A creative direct mail campaign is still one of the most effective ways to reach consumers with a message that they hold in their hands and can’t ignore. But to turn potential success into a reality, there are some proven tactics you should not ignore, the first one being, “Don't bother using direct mail unless you have a valuable offer for customers,” advises Alan Rosenspan, president of Alan Rosenspan & Associates, a direct marketing creative and consulting firm. With that in mind, let’s explore seven more keys to a more effective effort.

1. Don’t rely solely on outside lists. The convenience of every door direct mail (EDDM) and mailing lists is great, but don’t neglect to gather your own lists, whether through email newsletters, online ordering or contests. “Sending out a direct mail campaign depends on getting the names and addresses of people who come to your restaurant,” says Rosenspan. “You can do this by providing an offer, holding fun sweepstakes, collecting business cards, etc.”

2. Don’t offer discounts. “Have an aggressive offer, but don't devalue your image with discounts,” says Keith Goodman, v.p. of corporate solutions for Modern Postcard. “Discounts tend to detract from the value of the brand, so instead offer 2 for 1s, free appetizers or a $20 gift certificate.”

3. Target your customers. To reach your most valuable prospects with direct mail, targeting is key. “While some fast food restaurants can target whole neighborhoods, most other restaurants have very specific demographics,” says Goodman. “Using data technologies such as customer profiling and predictive modeling, you can easily identify and reach the specific prospects that are most likely to become your best customers.” Additionally, Rosenspan reminds restaurateurs not to forget about frequent diners when setting up a direct mail campaign. “Sending out thank-you letters or special offers for the next time they come in works very well in keeping customers loyal,” he says.

4. Welcome new neighbors and celebrate special occasions. “New movers will spend more money in the first six months of moving into a new home than in the next two years combined,” says Goodman. All direct mail companies offer new mover programs that allow you to target those who have recently moved into the neighborhood. Additionally, you now have the ability to choose people with a birthday coming up within a specified radius of your restaurant, according to Goodman. “Sending an offer for a free birthday dinner is very effective,” he says. “They always bring additional people in who will spend money and buy plenty of drinks for the celebration.”

5. Send a personalized letter. Since we’re accustomed to receiving direct mail postcards, Rosenspan suggests standing out by sending a personalized letter or invitation from the owner or manager. “A personalized letter has much more impact than a postcard,” he says. “Feature your three most popular (or newest) entrees in the letter and a simple map on the back.” Even if your restaurant is in a well-known location, it’s been proven that maps work.

6. Repetition is key.

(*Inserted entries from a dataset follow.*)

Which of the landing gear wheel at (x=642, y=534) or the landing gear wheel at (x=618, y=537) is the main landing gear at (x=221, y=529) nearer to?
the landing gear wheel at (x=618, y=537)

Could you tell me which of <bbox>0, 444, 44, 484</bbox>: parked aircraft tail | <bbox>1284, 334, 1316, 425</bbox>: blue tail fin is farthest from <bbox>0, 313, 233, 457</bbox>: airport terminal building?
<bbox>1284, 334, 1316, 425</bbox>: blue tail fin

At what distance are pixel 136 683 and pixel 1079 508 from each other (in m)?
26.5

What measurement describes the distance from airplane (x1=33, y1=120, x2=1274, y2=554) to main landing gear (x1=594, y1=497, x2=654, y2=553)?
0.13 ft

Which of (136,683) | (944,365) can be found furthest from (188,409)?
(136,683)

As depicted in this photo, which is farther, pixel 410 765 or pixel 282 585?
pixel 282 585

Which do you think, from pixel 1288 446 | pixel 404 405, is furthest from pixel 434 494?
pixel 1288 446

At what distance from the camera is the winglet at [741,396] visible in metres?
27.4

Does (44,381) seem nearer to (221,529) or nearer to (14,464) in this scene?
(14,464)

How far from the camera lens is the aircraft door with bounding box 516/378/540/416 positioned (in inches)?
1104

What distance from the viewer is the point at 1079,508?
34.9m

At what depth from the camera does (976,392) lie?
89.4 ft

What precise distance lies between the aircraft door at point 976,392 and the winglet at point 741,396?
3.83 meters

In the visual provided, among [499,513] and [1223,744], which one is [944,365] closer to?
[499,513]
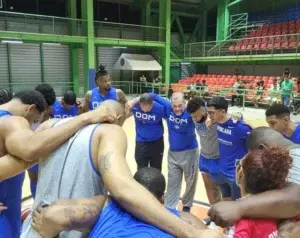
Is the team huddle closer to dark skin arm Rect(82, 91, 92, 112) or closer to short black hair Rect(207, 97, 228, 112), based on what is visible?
short black hair Rect(207, 97, 228, 112)

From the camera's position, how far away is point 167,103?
16.5 feet

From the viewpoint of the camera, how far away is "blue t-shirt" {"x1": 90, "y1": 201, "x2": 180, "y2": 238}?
1439 millimetres

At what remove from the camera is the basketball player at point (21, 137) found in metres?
1.85

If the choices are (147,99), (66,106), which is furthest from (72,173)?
(66,106)

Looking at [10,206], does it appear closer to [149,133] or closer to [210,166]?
[210,166]

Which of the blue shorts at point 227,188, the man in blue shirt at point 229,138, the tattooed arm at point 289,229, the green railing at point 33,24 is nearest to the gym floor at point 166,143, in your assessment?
the blue shorts at point 227,188

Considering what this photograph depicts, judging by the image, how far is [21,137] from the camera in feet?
6.48

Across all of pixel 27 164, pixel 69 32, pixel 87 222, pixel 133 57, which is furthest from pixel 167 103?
pixel 133 57

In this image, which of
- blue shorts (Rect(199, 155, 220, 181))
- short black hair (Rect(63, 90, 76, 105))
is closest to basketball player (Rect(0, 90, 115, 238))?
blue shorts (Rect(199, 155, 220, 181))

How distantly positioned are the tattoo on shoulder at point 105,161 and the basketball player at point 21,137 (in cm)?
26

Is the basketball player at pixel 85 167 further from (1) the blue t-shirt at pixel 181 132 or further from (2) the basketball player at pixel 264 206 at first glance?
(1) the blue t-shirt at pixel 181 132

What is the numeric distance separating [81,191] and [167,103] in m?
3.31

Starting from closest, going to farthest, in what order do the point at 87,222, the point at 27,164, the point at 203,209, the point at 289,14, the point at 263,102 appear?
1. the point at 87,222
2. the point at 27,164
3. the point at 203,209
4. the point at 263,102
5. the point at 289,14

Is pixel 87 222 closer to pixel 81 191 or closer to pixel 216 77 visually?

Rosenspan says one of the biggest direct mail mistakes restaurant operators make is sending just one mailing. “Most restaurants under market,” he says. “Before you start direct marketing, make a plan, such as mailing once a month to those within the surrounding area, once every two weeks to regular customers and another holiday mailing when people tend to eat out. This will enable you to build a budget that makes sense for you.”

7. Finally, track your progress. The only way to know if your campaign is working is to track it. “Ask customers to bring in your postcard or letter to receive their offer,” says Rosenspan. “If people call in, make sure you ask, ‘Where did you learn about us?’ This will allow you to invest in programs that work, and discard those that do not.”